"Dearest mother," Mildred briefly wrote, "I can bear it no longer. Every day sinks me deeper in deceit. You do not know—you never can tell, how I have struggled. Why did you upbraid him? Oh, mother, why did you seem to rejoice in his sorrow? I feel that I can only be his. When you know all my despair, you will forgive your child."
"Never," Esther exclaimed, grinding her teeth. She crushed the billet in her hand, and returned to her husband.
"Mr. Trevethlan Pendarrel," said she, "your daughter has eloped."
The politician felt some excitement for once, and blushed like red tape.
"What!" he exclaimed. "What did you say, Esther?"
"Your daughter has eloped, sir," she repeated; "eloped with your pretended nephew. Come, sir; there must be a pursuit."
Roused at last to a sense of the emergency, the bereaved father bestirred himself, obtained some traces of the fugitives, and, within half an hour, was flying along the north road as fast as four horses could take him.

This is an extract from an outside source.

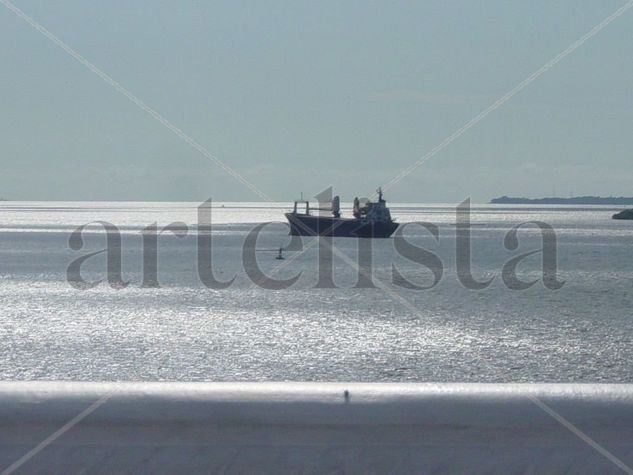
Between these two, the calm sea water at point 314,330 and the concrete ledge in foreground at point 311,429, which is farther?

Did any girl ever know the anguish she would inflict by a step like Mildred's? Press to the uttermost the arguments urged by Milton and Johnson in defence of the right of children to choose for themselves in marriage, they will still never be found to countervail the natural sentiments of the heart. They will never subdue conscience, or stifle remorse. And so it has been often observed, that wedlock, in which the honour due to father and mother is forgotten, is rarely happy in its result. And, on the other hand, parents, who, without the most solid grounds, coerce their children's inclinations, will probably one day pay the penalty of their hard-heartedness.

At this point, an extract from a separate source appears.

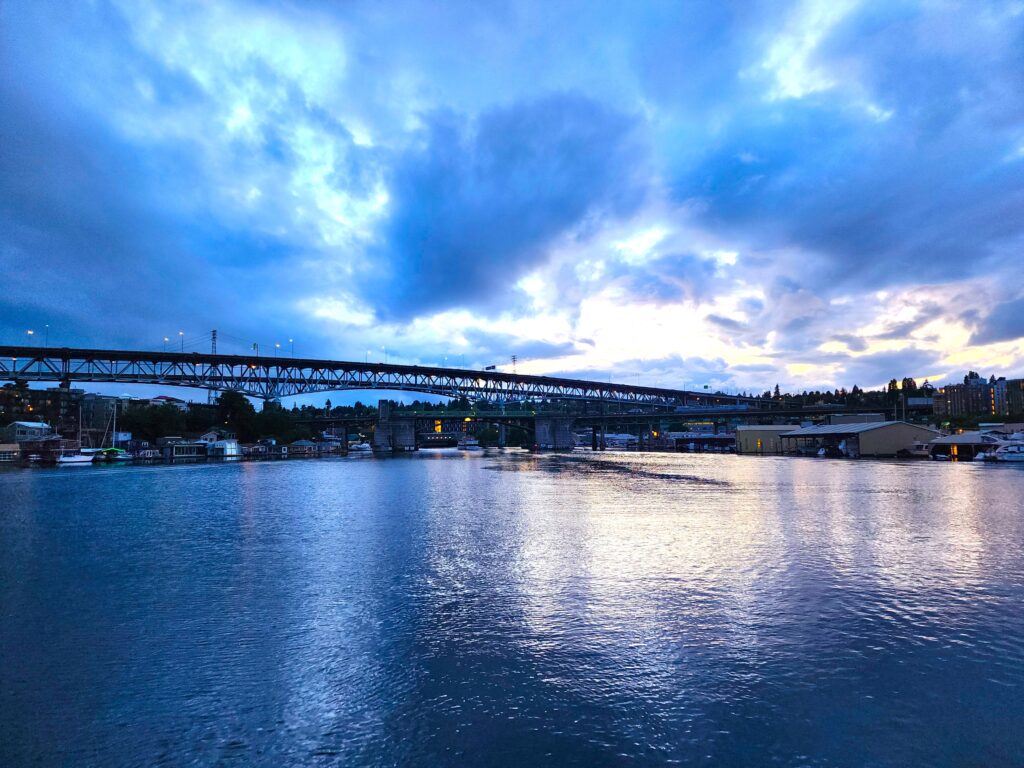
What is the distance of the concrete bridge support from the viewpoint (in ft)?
497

Esther communicated the event in a short and savage note to Mrs. Winston, striving to flatter herself with the idea, that in spite of Mildred's words, she might have sought an asylum in Cavendish-square. Gertrude answered the missive in person, and with great sorrow. She bitterly deplored her sister's imprudence; but Mrs. Pendarrel received her with sharp and angry speech, said what had happened was owing to her teaching, was sorry she had no daughters to serve her in the same way, and, in short, treated her with a contumely which it required all Mrs. Winston's temper to endure in respectful silence.
Esther was almost prostrated by the blow. She had never been quite herself since the burning of Pendarrel. She had, it was true, maintained a bold and haughty front, but she had lost some of her old internal confidence. She had become more hasty, and found her self-control much weakened. She perceived the change in that scene with Mildred, which, as she confessed to herself, had probably hurried the catastrophe more than anything Mrs. Winston had done or said. But when she desired Mildred not to leave the house without her cognizance, she had no idea that the young lady was prepared to disobey.